In this Thesis, we explore the reactivity of organometallic complexes of nickel towards activating bonds in esters, thioesters, and oxaziridines, as well as study the mechanism by which nickel mediates the trifluoromethylthiolation of aryl chlorides. Chapter 1 delves into modern developments in activating and forming C–F bonds using group 10 transition metal complexes. Emphasis is placed on the challenges and strategies employed, such as ligand design and additive choice, to achieve selective C-F bond activation and formation. In Chapter 2, we explore the reactivity of a low valent nickel complex with esters and thioesters. Stoichiometric cross-coupling of thioesters proceeds via initial C(acyl)-S bond insertion by nickel, followed by transmetallation with phenylboronic acid to form thioethers. Esters react via C(aryl)-O bond insertion and transmetallation to afford heterobiaryls.
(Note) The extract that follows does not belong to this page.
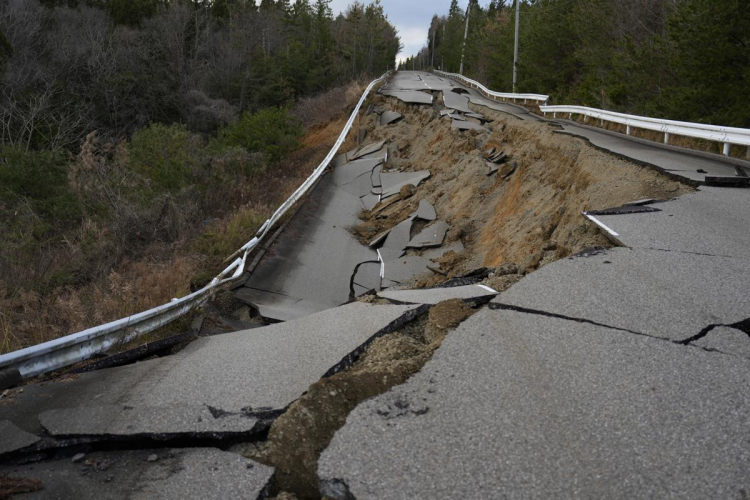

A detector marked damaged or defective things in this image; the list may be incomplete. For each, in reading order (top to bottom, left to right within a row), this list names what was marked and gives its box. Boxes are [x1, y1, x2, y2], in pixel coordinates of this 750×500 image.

We discuss how our attempts at rendering the above transformations catalytic led to the identification of nickel complexes that prevent catalytic turnover. We also collaborate with the Kennepohl group at UBC to study the degree of Ni(0) versus Ni(II) character in a series of bisphosphine nickel complexes, obtaining evidence that the bonding in the Ni π-complexes exhibits major backbonding from the bisphosphine ligand with minor contributions from σ-bonding. In Chapter 3, we show that nickel can cleave the weak N–O bond in oxaziridines to generate a variety of organonickel complexes. We study the fragmentation of an oxazanickelacyclobutane and test the potential catalytic applications of the complexes toward the synthesis of amides and oxazoles. However, we observe the formation of nickel complexes that are thermodynamic sinks which impede catalysis. In Chapter 4, we seek to uncover the mechanism of the Ni-catalyzed trifluoromethylthiolation of aryl chlorides using AgSCF₃. using a combination of stoichiometric experiments, cyclic voltammetry, and NMR spectroscopic studies. We identify a major side reaction that forms a nickel fluoride complex and obtain evidence that suggests a pathway involving inner sphere electron transfer from silver to nickel. By studying the reactivity of nickel complexes and their roles in catalytic reactions, we hope to inform scientists on improved ligand design, substrate choice, and reaction conditions that would lead to more efficient catalysis.